PROBLEM TO SOLVE => The answer is a single number: the count of lines in the records below that contain the word "site".

START PROVIDED RECORDS

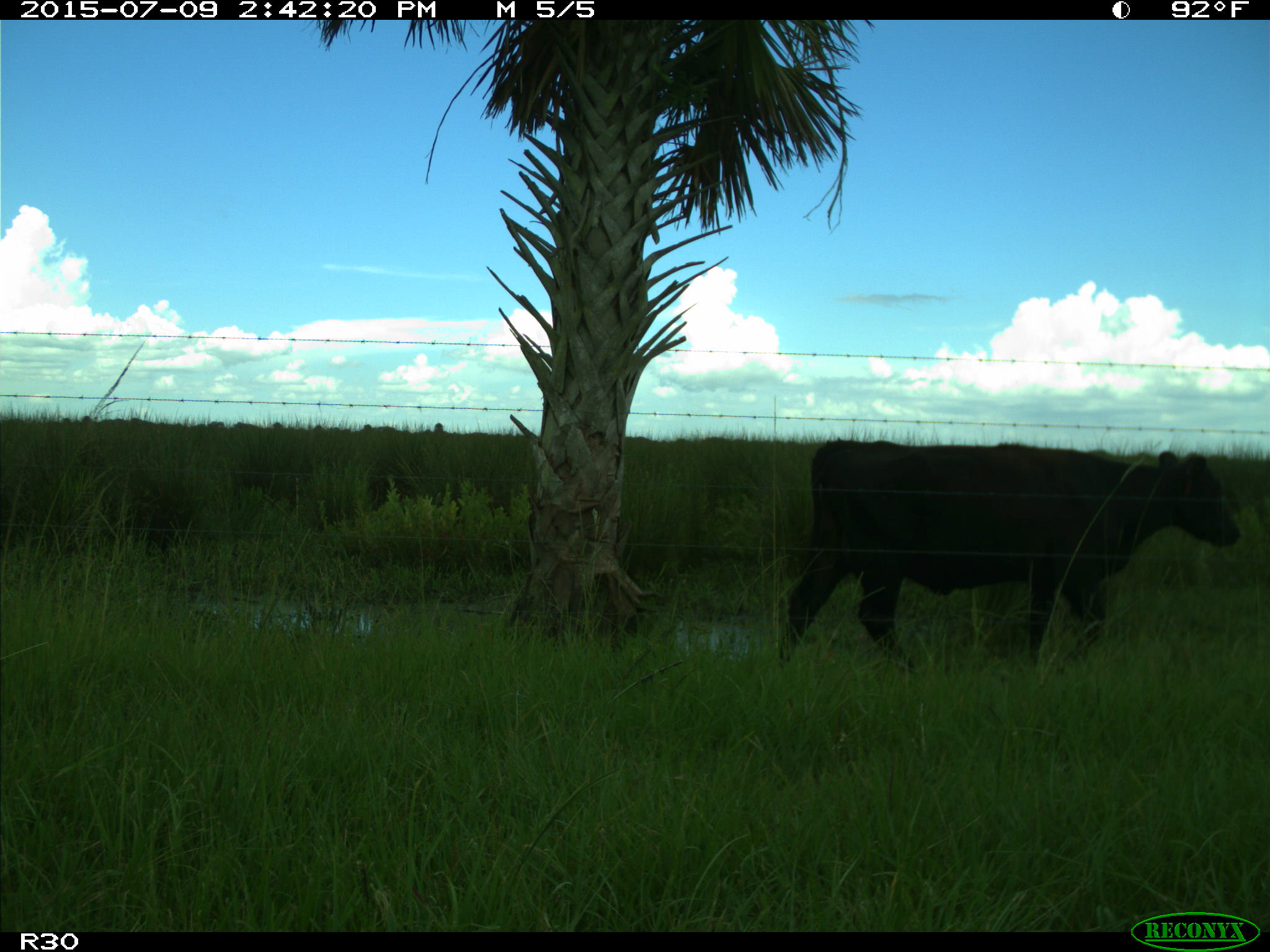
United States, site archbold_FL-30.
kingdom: Animalia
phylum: Chordata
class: Mammalia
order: Artiodactyla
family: Bovidae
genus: Bos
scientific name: Bos taurus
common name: domestic cow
Bos taurus (domestic cow).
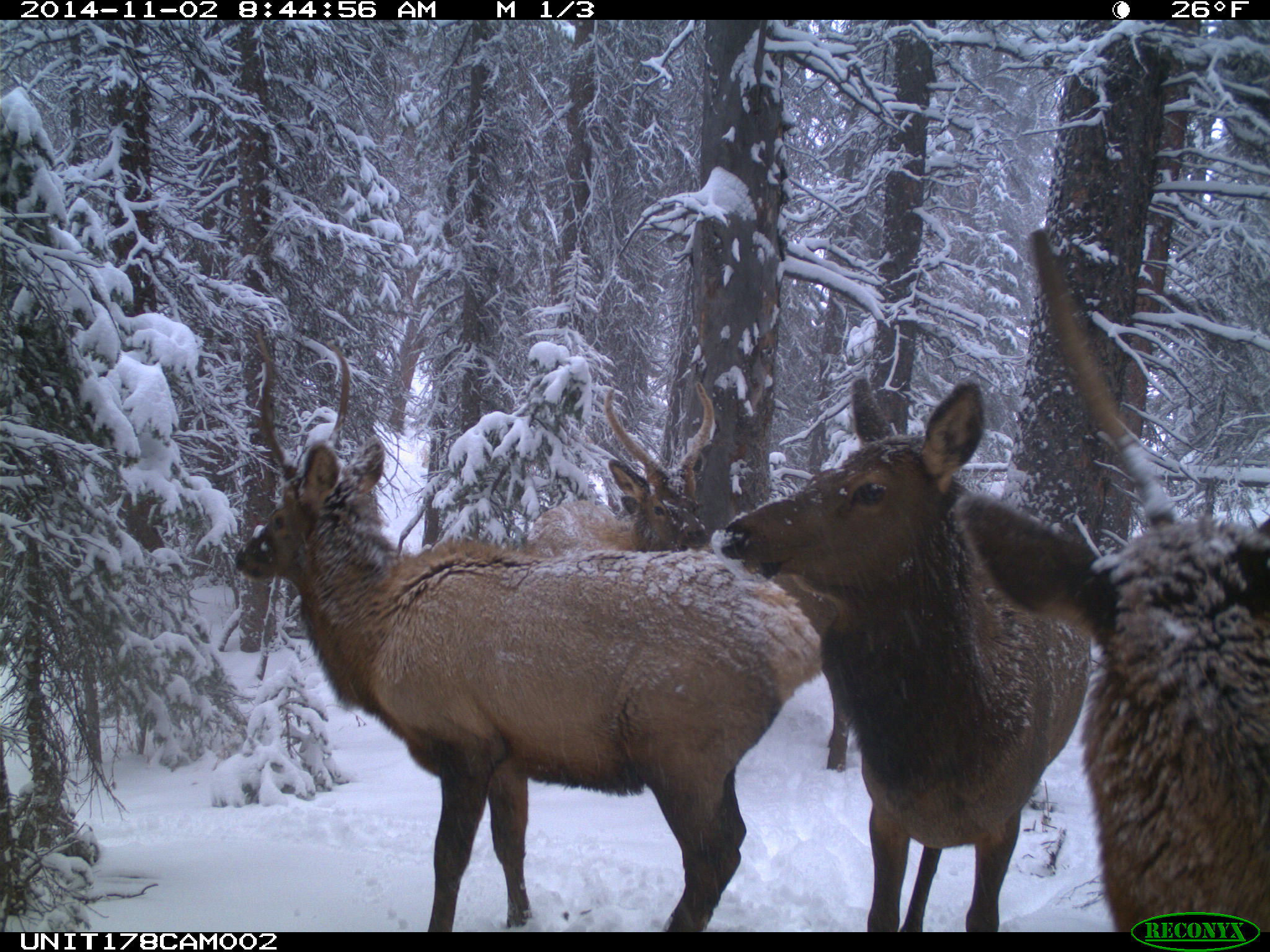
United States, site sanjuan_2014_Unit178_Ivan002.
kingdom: Animalia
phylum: Chordata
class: Mammalia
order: Artiodactyla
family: Cervidae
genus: Cervus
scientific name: Cervus elaphus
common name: red deer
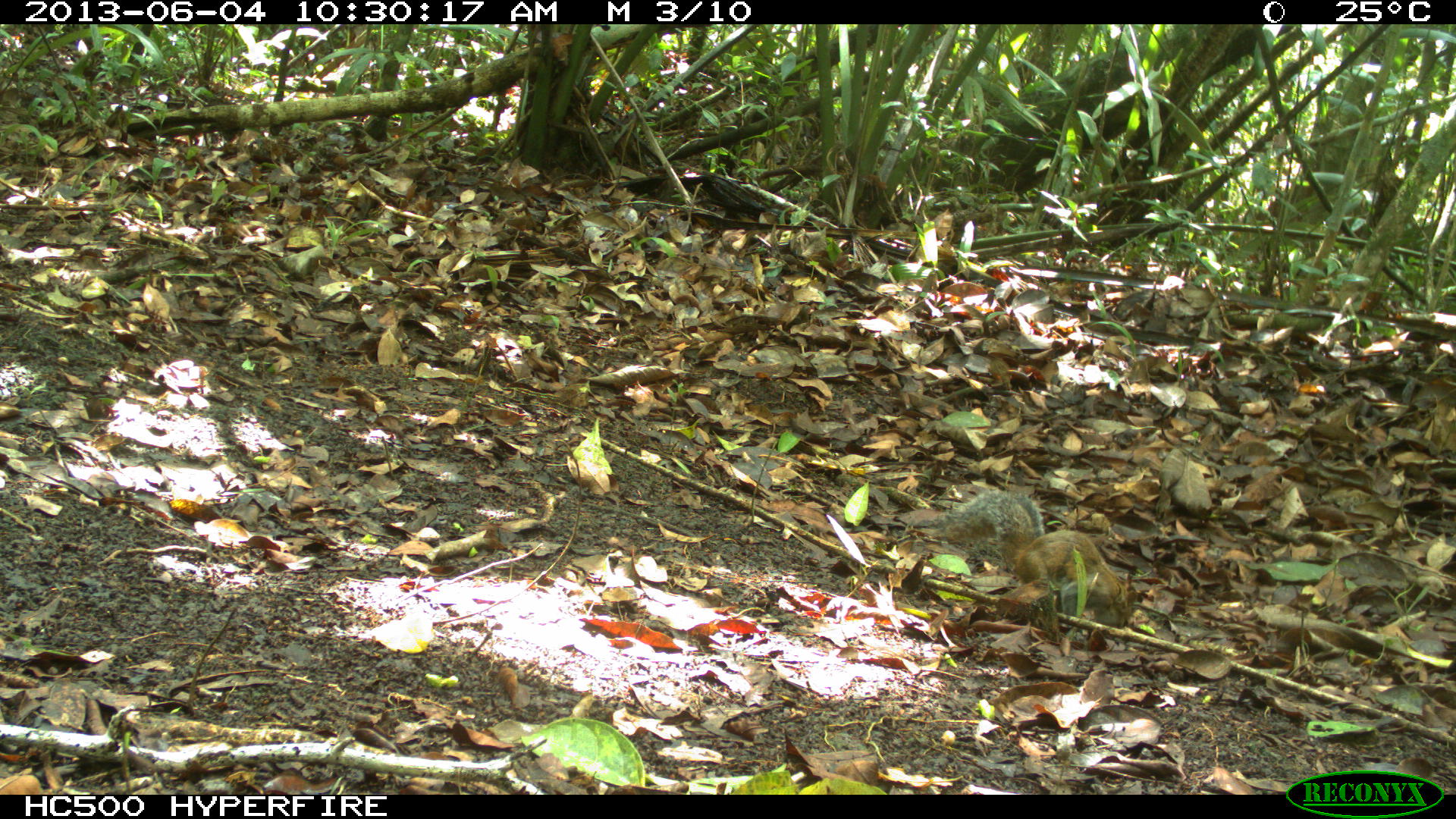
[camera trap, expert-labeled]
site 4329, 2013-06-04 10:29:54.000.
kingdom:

END PROVIDED RECORDS

EXERCISE ANSWER => 3